Israel is occupying southern Lebanon and calling it a security buffer. Families can’t go home. Workers can’t get back to their shops. Villages sit empty because a U.S.-brokered “process” has no timetable and no end date.

Now, I’m just a simple man, but this don’t pencil out for the people living under that occupation. The Rome talks just produced an agreement on “pilot zones” that sounds technical and provisional, but what it really means is this: families in places like Froun and Ghandourieh have to wait until the U.S. and Israel decide the Lebanese Army is ready, Hezbollah is disarmed, and everything else on the list is checked off. That list could take years. It could take a generation. And until it’s done, those families are stuck. No job to go back to. No house to rebuild. No school for their kids.

The U.S. calls it “productive and positive.” A Lebanese military source told UPI there’s no clear timetable and the areas aren’t even defined yet. A senior Israeli official says “additional preparations and understandings are still needed.” Nobody’s checking on any of this, either. Not UNIFIL, not the UN Truce Supervision Organization, not U.S. boots on the ground. The same parties with the most to gain from delay are the ones deciding when delay is over.

The man who used to run a shop in one of those pilot zones can’t open his door.
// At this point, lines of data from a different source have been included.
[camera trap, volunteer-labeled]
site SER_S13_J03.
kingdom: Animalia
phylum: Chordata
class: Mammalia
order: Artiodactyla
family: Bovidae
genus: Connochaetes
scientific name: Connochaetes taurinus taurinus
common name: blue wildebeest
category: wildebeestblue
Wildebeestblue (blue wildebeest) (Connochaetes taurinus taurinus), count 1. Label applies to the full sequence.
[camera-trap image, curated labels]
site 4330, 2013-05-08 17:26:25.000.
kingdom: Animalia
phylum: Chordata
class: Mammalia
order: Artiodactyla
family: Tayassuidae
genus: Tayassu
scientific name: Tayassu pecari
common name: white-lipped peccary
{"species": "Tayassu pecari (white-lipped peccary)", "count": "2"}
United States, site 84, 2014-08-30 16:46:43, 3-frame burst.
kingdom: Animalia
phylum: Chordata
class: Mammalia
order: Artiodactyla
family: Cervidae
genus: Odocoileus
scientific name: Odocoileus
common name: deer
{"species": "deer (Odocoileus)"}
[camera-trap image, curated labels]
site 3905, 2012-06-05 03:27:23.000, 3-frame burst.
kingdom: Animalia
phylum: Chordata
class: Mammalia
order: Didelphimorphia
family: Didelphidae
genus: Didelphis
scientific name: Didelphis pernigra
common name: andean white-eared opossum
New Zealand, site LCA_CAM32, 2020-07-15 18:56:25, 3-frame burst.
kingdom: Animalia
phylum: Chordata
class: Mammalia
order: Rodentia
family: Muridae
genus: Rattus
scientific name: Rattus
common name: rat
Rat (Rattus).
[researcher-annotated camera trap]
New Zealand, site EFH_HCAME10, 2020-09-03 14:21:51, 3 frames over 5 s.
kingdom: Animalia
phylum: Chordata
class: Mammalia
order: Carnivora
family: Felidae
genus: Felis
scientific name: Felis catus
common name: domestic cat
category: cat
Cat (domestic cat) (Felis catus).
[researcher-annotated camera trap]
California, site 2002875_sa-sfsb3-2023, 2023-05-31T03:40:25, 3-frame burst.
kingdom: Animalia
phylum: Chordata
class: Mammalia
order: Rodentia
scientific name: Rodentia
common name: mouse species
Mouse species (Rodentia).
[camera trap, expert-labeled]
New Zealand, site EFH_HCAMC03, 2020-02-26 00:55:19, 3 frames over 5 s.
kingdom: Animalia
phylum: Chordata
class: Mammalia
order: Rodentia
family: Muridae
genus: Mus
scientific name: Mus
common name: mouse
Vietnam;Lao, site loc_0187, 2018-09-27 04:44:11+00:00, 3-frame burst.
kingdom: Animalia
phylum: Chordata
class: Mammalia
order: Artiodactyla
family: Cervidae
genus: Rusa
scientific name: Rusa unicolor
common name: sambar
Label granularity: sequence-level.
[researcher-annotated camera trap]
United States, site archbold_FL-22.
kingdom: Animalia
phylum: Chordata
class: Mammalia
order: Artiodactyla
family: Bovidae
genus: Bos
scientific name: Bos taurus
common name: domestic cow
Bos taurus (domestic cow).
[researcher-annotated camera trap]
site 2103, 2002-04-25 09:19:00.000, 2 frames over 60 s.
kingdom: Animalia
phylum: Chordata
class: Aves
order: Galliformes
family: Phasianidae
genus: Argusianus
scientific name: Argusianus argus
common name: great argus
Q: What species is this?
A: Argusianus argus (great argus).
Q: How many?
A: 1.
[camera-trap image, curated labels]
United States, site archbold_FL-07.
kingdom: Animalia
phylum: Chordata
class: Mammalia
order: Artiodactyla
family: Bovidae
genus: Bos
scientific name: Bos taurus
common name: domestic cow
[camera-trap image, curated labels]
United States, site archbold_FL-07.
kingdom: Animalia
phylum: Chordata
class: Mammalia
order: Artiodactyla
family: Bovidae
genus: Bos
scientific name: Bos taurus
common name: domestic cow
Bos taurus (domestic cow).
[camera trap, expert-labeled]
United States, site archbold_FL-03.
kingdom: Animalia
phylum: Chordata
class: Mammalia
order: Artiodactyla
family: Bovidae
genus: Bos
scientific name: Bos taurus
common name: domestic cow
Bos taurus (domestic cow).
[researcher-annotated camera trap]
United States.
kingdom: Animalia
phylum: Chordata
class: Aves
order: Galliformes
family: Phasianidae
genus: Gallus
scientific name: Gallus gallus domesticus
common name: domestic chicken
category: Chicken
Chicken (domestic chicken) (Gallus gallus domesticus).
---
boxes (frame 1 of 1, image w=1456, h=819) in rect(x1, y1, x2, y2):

The woman whose home is in the buffer zone can’t bring her children back. The village that was a community is now a vacancy, waiting on a political process that has no clock. Walzer, in Just and Unjust Wars, says occupation is supposed to be temporary, under strict moral constraints. The occupying power has to maintain order, protect the population, and withdraw as soon as possible. But this occupation is being stretched into a long-term arrangement through a negotiating process the occupier itself can stall. The U.S. is the honest broker, the arms seller, and the security guarantor all at once, selling weapons to one side while guaranteeing the other. The pilot zones are a six-mile buffer zone carved out of a sovereign country, and the people inside it are the ones paying the price.

Lebanese President Joseph Aoun says efforts are underway to end the war and secure withdrawal, but the Rome agreement didn’t include a clear timetable, and the areas are yet to be defined. The arms contracts keep flowing. The diplomatic process keeps going. And the families in southern Lebanon keep waiting. Eisenhower, in his farewell address of January 17, 1961, paragraph 24, warned of the “potential for the disastrous rise of misplaced power” by the military-industrial complex. That power is in the diplomacy that justifies the hardware’s use, and every extension of an occupation rewards perpetual conflict.

The strategic record is plain. Occupations don’t end because the occupier suddenly finds religion. They end when the cost of staying exceeds the cost of leaving. Right now, with U.S. support and a diplomatic process that has no endpoint, the cost of staying is low. The cost is paid by Lebanese civilians, by regional stability, and by the American citizenry who foot the bill and get told it’s all part of a productive, positive process.

It’s not. The people of southern Lebanon deserve to go home. Their families, their jobs, their communities are all held hostage by a process with no end.

The man whose shop is closed, the woman whose house is empty, the village that’s been hollowed out. Just people going home.